* _Task statement_: Switch each occurrence of "desk surface" in the entries below to "tabletop" and give the entries again with nothing else changed. Leave the pictures out.

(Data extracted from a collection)
========================================================================

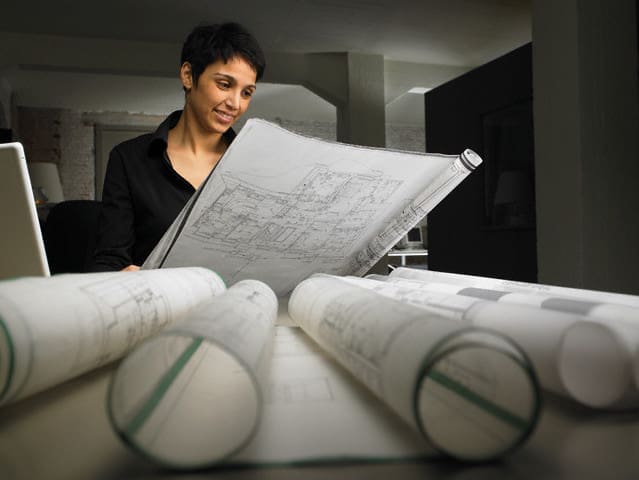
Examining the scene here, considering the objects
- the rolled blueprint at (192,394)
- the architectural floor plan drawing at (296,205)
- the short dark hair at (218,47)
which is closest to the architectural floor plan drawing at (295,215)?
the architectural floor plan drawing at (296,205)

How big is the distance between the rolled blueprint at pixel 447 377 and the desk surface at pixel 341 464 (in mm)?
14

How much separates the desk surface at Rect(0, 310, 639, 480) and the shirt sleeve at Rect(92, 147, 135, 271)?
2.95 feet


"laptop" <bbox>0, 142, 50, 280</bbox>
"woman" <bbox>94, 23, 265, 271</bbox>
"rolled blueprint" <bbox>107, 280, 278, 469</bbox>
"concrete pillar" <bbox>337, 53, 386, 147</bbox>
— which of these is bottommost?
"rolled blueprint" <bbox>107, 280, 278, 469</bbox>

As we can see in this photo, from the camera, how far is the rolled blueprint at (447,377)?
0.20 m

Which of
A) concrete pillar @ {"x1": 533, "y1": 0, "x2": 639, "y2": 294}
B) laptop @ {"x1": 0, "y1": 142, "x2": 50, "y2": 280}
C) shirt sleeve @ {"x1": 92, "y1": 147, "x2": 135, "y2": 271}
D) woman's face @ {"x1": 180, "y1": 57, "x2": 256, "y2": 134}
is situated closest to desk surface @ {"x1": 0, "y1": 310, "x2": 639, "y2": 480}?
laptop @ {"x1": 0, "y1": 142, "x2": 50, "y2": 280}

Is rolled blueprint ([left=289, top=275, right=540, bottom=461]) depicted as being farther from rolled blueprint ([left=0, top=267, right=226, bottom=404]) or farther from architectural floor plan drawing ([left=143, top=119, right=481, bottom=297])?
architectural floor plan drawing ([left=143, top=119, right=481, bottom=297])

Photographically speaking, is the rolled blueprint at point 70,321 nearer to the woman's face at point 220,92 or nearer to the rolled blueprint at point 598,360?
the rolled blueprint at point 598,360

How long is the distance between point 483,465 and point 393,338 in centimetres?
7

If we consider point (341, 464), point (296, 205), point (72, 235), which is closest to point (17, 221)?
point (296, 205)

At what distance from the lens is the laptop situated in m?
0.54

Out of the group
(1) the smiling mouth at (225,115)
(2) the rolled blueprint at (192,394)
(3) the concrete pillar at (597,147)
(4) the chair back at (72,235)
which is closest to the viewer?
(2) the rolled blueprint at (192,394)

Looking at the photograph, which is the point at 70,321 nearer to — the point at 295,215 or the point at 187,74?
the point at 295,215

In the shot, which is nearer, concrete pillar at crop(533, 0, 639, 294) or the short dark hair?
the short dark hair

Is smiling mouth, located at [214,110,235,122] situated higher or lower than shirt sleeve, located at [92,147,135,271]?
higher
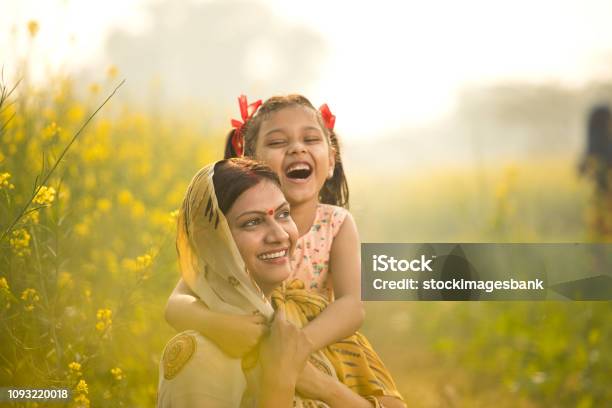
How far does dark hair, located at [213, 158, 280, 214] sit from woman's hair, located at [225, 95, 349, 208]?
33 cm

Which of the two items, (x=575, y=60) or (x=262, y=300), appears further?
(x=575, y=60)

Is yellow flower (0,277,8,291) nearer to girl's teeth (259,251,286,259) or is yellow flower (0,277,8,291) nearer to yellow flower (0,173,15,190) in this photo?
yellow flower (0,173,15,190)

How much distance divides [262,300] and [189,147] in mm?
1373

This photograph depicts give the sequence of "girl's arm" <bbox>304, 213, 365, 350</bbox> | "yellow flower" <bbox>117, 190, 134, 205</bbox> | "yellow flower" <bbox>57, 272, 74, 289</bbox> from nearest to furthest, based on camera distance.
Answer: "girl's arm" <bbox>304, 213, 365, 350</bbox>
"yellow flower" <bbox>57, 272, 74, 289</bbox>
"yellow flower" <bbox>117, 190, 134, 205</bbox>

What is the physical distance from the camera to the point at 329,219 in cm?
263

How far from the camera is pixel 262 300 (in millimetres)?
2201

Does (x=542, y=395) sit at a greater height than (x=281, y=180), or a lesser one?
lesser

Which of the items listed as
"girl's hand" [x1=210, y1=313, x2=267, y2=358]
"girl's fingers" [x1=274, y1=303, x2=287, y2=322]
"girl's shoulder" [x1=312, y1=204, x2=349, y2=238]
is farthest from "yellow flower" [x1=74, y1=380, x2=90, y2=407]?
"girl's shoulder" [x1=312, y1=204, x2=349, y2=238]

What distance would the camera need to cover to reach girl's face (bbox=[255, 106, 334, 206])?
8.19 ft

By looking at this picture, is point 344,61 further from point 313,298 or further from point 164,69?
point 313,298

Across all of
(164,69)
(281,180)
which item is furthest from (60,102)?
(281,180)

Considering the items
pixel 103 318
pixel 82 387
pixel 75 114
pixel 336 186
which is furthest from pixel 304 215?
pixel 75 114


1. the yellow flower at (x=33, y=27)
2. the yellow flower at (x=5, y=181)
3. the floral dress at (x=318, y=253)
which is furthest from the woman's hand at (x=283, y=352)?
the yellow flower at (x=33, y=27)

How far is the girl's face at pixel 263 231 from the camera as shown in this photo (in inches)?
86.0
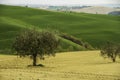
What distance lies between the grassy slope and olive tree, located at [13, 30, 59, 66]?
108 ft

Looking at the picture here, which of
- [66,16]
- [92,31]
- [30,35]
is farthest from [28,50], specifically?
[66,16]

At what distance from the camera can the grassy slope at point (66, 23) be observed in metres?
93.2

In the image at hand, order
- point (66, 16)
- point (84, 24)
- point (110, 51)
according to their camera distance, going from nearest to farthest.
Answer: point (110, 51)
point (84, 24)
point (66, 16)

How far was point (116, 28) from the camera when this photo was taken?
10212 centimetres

========================================================================

* _Response to this exercise_:
Examining the scene here, considering the objects
- the rolled blueprint at (192,394)
- the architectural floor plan drawing at (296,205)
- the short dark hair at (218,47)
which is closest to the architectural floor plan drawing at (295,215)?
the architectural floor plan drawing at (296,205)

How big is the distance between the rolled blueprint at pixel 447 377 and the tabletop at pixel 341 464 (in mm)?
14

How much separates the tabletop at Rect(0, 310, 639, 480) and the shirt sleeve at Rect(92, 147, 135, 271)?
2.95 feet


"laptop" <bbox>0, 142, 50, 280</bbox>
"woman" <bbox>94, 23, 265, 271</bbox>
"rolled blueprint" <bbox>107, 280, 278, 469</bbox>
"concrete pillar" <bbox>337, 53, 386, 147</bbox>
— which of these is bottommost?
"rolled blueprint" <bbox>107, 280, 278, 469</bbox>

As we can see in this photo, from the camera, how far is the rolled blueprint at (447,377)?
0.20 m

Which of
A) concrete pillar @ {"x1": 533, "y1": 0, "x2": 639, "y2": 294}
B) laptop @ {"x1": 0, "y1": 142, "x2": 50, "y2": 280}
C) shirt sleeve @ {"x1": 92, "y1": 147, "x2": 135, "y2": 271}
D) woman's face @ {"x1": 180, "y1": 57, "x2": 256, "y2": 134}
is situated closest to tabletop @ {"x1": 0, "y1": 310, "x2": 639, "y2": 480}?
laptop @ {"x1": 0, "y1": 142, "x2": 50, "y2": 280}

Is rolled blueprint ([left=289, top=275, right=540, bottom=461]) depicted as being farther from rolled blueprint ([left=0, top=267, right=226, bottom=404]) or farther from architectural floor plan drawing ([left=143, top=119, right=481, bottom=297])?
architectural floor plan drawing ([left=143, top=119, right=481, bottom=297])

Photographically speaking, is the rolled blueprint at point 70,321 nearer to the woman's face at point 220,92 or nearer to the rolled blueprint at point 598,360?
the rolled blueprint at point 598,360

How long is the distance between point 483,465 and point 393,338 in centimetres?
7

If we consider point (341, 464), point (296, 205), point (72, 235), which is closest to point (17, 221)?
point (296, 205)

At what distance from the lens is the laptop situated in m?
0.54

Out of the group
(1) the smiling mouth at (225,115)
(2) the rolled blueprint at (192,394)
(3) the concrete pillar at (597,147)
(4) the chair back at (72,235)
which is closest to the viewer?
(2) the rolled blueprint at (192,394)

Looking at the photograph, which is the point at 70,321 nearer to — the point at 295,215 or the point at 187,74?
the point at 295,215

In the shot, which is nearer, concrete pillar at crop(533, 0, 639, 294) or the short dark hair?
the short dark hair

Is smiling mouth, located at [214,110,235,122] situated higher or lower than shirt sleeve, located at [92,147,135,271]?
higher
How far does dark hair, located at [213, 158, 280, 214] sit from woman's hair, located at [225, 95, 349, 208]?
33 cm

Which of the two items, (x=575, y=60) or (x=262, y=300), appears further?
(x=575, y=60)

Is yellow flower (0,277,8,291) nearer to girl's teeth (259,251,286,259) or is yellow flower (0,277,8,291) nearer to yellow flower (0,173,15,190) in this photo?
yellow flower (0,173,15,190)

How much distance divides [262,300] and [189,147] in mm?
1373

This photograph depicts give the sequence of "girl's arm" <bbox>304, 213, 365, 350</bbox> | "yellow flower" <bbox>117, 190, 134, 205</bbox> | "yellow flower" <bbox>57, 272, 74, 289</bbox> from nearest to furthest, based on camera distance.
Answer: "girl's arm" <bbox>304, 213, 365, 350</bbox>
"yellow flower" <bbox>57, 272, 74, 289</bbox>
"yellow flower" <bbox>117, 190, 134, 205</bbox>

What is the physical distance from the camera to the point at 329,219 in cm?
263

How far from the camera is pixel 262 300 (in millimetres)?
2201

Does (x=542, y=395) sit at a greater height than (x=281, y=180), or a lesser one?
lesser

Which of the items listed as
"girl's hand" [x1=210, y1=313, x2=267, y2=358]
"girl's fingers" [x1=274, y1=303, x2=287, y2=322]
"girl's shoulder" [x1=312, y1=204, x2=349, y2=238]
is farthest from "yellow flower" [x1=74, y1=380, x2=90, y2=407]?
"girl's shoulder" [x1=312, y1=204, x2=349, y2=238]

What distance would the camera need to cover to reach girl's face (bbox=[255, 106, 334, 206])?
8.19 ft

By looking at this picture, is point 344,61 further from point 313,298 or further from point 164,69?
point 313,298

Across all of
(164,69)
(281,180)
which item is furthest from (60,102)?
(281,180)

Considering the items
pixel 103 318
pixel 82 387
pixel 75 114
pixel 336 186
which is furthest from pixel 304 215?
pixel 75 114


1. the yellow flower at (x=33, y=27)
2. the yellow flower at (x=5, y=181)
3. the floral dress at (x=318, y=253)
which is furthest from the woman's hand at (x=283, y=352)?
the yellow flower at (x=33, y=27)

How far is the girl's face at pixel 263 231 from the camera as shown in this photo (in inches)?
86.0
What distance lies between the grassy slope and olive tree, located at [13, 30, 59, 66]?
108 ft

Looking at the picture here, which of
- [66,16]
- [92,31]
- [30,35]
is farthest from [28,50], specifically?
[66,16]

At what distance from the camera can the grassy slope at point (66, 23) be observed in metres?
93.2

In the image at hand, order
- point (66, 16)
- point (84, 24)
- point (110, 51)
according to their camera distance, going from nearest to farthest.
Answer: point (110, 51)
point (84, 24)
point (66, 16)

How far was point (116, 28) from the camera when this photo was taken?
10212 centimetres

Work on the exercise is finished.